Od owego lutego 2010 postanowiłem się odchudzić i tak systematycznie cały czas (z wyłączeniem wyjazdów służbowych 1 tydz.) chudłem do momentu uzyskania wagi 111kg(z 120kg). I jak bym na głowie nie stawał nic nie idzie dalej, chyba już od 2 tygodni. Były wahania na plus, np. po moich urodzinach gdzie opychaliśmy się pizzą, ale po dwóch dniach s powrotem 111kg...

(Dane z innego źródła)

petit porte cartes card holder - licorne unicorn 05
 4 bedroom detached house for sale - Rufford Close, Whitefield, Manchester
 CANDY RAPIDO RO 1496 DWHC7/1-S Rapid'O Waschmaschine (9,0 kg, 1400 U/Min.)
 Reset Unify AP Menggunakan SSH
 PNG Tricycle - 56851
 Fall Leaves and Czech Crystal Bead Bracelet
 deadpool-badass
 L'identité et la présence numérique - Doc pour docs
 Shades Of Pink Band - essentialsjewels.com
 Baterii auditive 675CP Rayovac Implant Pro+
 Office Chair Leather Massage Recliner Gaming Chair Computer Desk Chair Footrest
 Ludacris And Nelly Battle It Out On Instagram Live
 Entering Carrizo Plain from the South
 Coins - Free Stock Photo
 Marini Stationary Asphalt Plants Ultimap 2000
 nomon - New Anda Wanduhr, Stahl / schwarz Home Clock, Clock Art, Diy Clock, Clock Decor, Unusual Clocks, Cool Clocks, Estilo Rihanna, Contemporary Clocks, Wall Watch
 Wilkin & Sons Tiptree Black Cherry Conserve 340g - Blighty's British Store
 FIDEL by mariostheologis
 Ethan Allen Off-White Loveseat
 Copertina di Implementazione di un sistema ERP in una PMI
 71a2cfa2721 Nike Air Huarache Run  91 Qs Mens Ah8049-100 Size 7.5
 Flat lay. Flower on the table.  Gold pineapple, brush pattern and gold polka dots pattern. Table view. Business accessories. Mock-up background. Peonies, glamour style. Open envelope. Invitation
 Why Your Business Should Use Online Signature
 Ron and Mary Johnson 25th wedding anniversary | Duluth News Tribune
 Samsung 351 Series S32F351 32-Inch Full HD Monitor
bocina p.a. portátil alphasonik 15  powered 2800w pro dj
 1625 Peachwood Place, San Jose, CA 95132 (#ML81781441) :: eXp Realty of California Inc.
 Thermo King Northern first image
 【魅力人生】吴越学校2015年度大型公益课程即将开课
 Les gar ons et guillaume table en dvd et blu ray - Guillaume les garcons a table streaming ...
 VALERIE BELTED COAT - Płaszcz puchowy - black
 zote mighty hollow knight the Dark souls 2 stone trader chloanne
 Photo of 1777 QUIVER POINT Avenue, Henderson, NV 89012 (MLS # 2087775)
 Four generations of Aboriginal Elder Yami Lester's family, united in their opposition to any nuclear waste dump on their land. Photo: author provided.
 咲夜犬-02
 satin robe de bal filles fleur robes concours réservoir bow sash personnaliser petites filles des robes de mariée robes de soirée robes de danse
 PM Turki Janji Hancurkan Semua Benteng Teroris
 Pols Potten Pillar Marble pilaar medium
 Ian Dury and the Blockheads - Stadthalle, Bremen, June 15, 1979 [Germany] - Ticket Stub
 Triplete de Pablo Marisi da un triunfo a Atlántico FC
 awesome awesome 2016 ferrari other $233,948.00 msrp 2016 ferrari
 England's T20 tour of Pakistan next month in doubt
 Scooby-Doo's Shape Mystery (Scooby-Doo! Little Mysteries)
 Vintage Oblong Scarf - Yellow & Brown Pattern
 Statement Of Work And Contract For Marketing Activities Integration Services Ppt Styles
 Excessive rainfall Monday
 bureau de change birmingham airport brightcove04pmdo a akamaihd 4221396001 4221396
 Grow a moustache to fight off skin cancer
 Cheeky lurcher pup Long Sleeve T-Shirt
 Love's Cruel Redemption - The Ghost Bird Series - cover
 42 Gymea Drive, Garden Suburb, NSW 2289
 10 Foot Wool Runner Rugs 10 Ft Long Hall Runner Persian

Na początku brałem L-karnitynę i Termo Stem. Teraz nie mam nic. Czy ten niedobór "spalaczy" spowodował zastój?
Dieta to rano:
7.30
miska musli z mlekiem 2%,
garść orzechów włoskich
i witaminki typu plush
o 10.00
sałatka z pomidorów, kapusty p , papryki, ogórka i do tego trochę oliwy z oliwek.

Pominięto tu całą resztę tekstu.